▸ BEREITGESTELLTER AUSZUG
· · · · · · ·

Seit letztem Jahr bereist die 2004 in Zürich konzipierte und gezeigte Ausstellung «Schulbauten: der Stand der Dinge» die USA.[1] In Übersee ist das Interesse für europäische Schulbauten gross; an allen Anlässen, welche die Wanderausstellung begleiteten, wurde intensiv über sie debattiert. Im Folgenden sollen die wichtigsten Diskussionsthemen wieder aufgegriffen und zwei innovative Schulhäuser – eines in Zürich, eines in Minneapolis – vorgestellt werden. Denn die Schule ist beidseits des Atlantiks in Bewegung, und trotz unterschiedlichen Rahmenbedingungen gibt es viel voneinander zu lernen.

Neue Herausforderungen im Schulhausbau

In den USA erhalten öffentliche Schulen nicht nur von Privatanbietern Konkurrenz, sondern zunehmend auch von sogenannten Charter Schools: halbprivaten Schulen, die als privat organisierte Schulbetriebe die Aufgaben der öffentlichen Schule übernehmen und dafür vom Staat einen Beitrag pro Schulkind erhalten.[2] Mit dem wachsenden Begehren nach sogenannten Bildungsgutscheinen[3] steht der Schweizer Volksschule eine ähnliche Konkurrenz bevor. Abgesehen von diesem betrieblichen Druck ist der aufgestaute Unterhaltsbedarf der öffentlichen Bauten sowohl in der Schweiz als auch in den Vereinigten Staaten ein Problem. Die Verantwortlichen haben sich mit fehlenden finanziellen Mitteln, Unsicherheit über künftige Entwicklungen der Pädagogik, steigenden Raumbedürfnissen und suboptimaler Raumausnutzung zu beschäftigen. Als Herausforderung bei der Planung kommt die Kommunikation zwischen Fachleuten aus Pädagogik und Architektur hinzu: In Europa wie in den USA wurde erkannt, dass gute Lösungen die Integration beider Sichtweisen voraussetzen. Dennoch entspricht die architektonische Umsetzung von Schulbauten oft nicht den Wünschen der Lehrerschaft. Dies beruht nicht zuletzt auf der unterschiedlichen Interpretation bestimmter Schlagwörter: Unter «Flexibilität» und «offenem Raum» verstehen Pädagoginnen und Pädagogen nicht immer das gleiche wie Architektinnen und Architekten. Eine mögliche Lösung wäre, dass die Lehrerschaft nicht länger zu erklären versucht, was für Räume sie will – und so den Entwurf vorgibt –, sondern vielmehr ihre Visionen und Absichten artikuliert und die räumliche Umsetzung den Architektinnen und Architekten überlässt.

· · · · · · ·

▸ EXTRAHIERTE EINTRÄGE
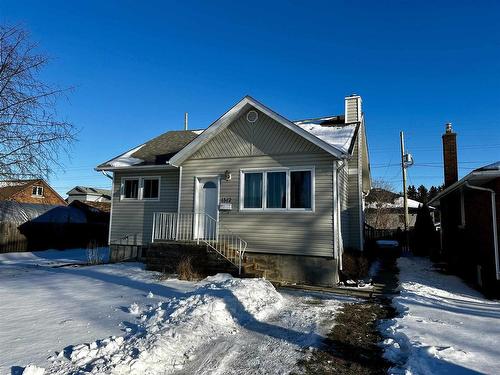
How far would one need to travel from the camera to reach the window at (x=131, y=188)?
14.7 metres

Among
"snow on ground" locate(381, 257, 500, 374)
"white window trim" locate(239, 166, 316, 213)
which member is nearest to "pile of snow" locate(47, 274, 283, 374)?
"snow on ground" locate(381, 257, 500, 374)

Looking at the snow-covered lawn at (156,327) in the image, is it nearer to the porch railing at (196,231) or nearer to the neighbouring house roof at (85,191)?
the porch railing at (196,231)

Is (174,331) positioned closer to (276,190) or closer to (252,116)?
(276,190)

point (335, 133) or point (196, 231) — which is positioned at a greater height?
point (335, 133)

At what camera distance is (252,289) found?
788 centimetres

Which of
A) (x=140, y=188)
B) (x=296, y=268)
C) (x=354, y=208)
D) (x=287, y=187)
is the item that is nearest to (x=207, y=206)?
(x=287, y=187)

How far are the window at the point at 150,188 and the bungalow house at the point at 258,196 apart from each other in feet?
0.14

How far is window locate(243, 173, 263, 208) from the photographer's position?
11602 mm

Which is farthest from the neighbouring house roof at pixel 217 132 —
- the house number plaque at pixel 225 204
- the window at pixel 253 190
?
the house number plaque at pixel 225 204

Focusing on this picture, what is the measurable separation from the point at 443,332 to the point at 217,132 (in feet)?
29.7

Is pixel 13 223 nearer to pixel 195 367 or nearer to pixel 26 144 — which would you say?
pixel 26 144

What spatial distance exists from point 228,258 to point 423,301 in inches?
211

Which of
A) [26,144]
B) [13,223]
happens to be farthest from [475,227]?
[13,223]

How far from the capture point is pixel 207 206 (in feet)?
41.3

· · · · · · ·

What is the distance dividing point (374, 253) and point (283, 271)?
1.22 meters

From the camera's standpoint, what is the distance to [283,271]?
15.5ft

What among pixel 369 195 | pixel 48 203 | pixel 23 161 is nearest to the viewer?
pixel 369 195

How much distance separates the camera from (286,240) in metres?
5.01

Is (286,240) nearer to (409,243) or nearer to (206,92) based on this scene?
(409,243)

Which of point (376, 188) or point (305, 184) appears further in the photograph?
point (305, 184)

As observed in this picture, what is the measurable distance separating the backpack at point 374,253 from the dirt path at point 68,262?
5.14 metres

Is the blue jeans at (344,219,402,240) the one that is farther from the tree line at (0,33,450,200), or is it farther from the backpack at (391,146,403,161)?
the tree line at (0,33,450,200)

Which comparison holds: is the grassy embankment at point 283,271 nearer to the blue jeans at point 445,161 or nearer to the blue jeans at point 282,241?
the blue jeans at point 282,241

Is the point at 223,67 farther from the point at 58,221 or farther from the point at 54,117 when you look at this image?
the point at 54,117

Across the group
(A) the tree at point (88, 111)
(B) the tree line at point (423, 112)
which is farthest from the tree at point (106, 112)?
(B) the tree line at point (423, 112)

· · · · · · ·

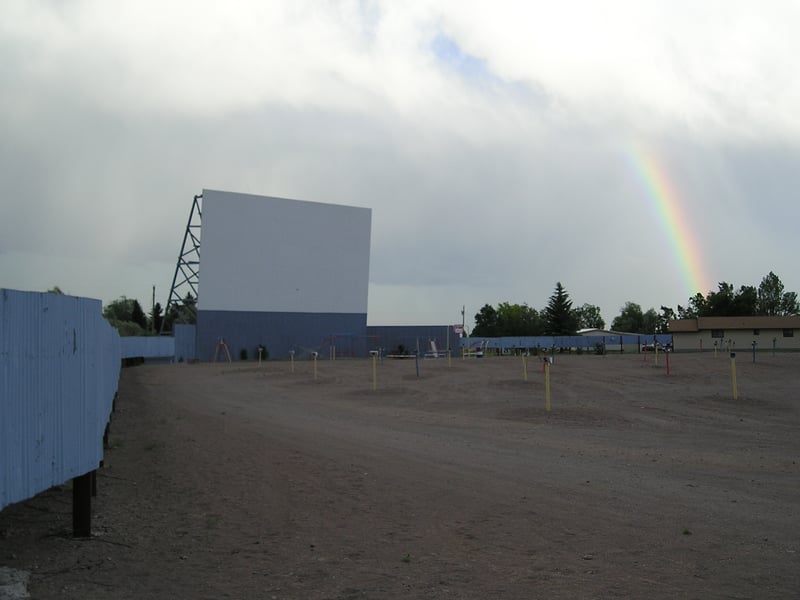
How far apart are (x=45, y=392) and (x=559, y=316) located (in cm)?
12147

· · · · · · ·

Schreiben Sie aus dem Auszug über Schulbauten die Stelle ab, die bei „Seit letztem Jahr“ beginnt und bei „voneinander zu lernen.“ endet.

▸ LÖSUNG DER AUFGABE
Seit letztem Jahr bereist die 2004 in Zürich konzipierte und gezeigte Ausstellung «Schulbauten: der Stand der Dinge» die USA.[1] In Übersee ist das Interesse für europäische Schulbauten gross; an allen Anlässen, welche die Wanderausstellung begleiteten, wurde intensiv über sie debattiert. Im Folgenden sollen die wichtigsten Diskussionsthemen wieder aufgegriffen und zwei innovative Schulhäuser – eines in Zürich, eines in Minneapolis – vorgestellt werden. Denn die Schule ist beidseits des Atlantiks in Bewegung, und trotz unterschiedlichen Rahmenbedingungen gibt es viel voneinander zu lernen.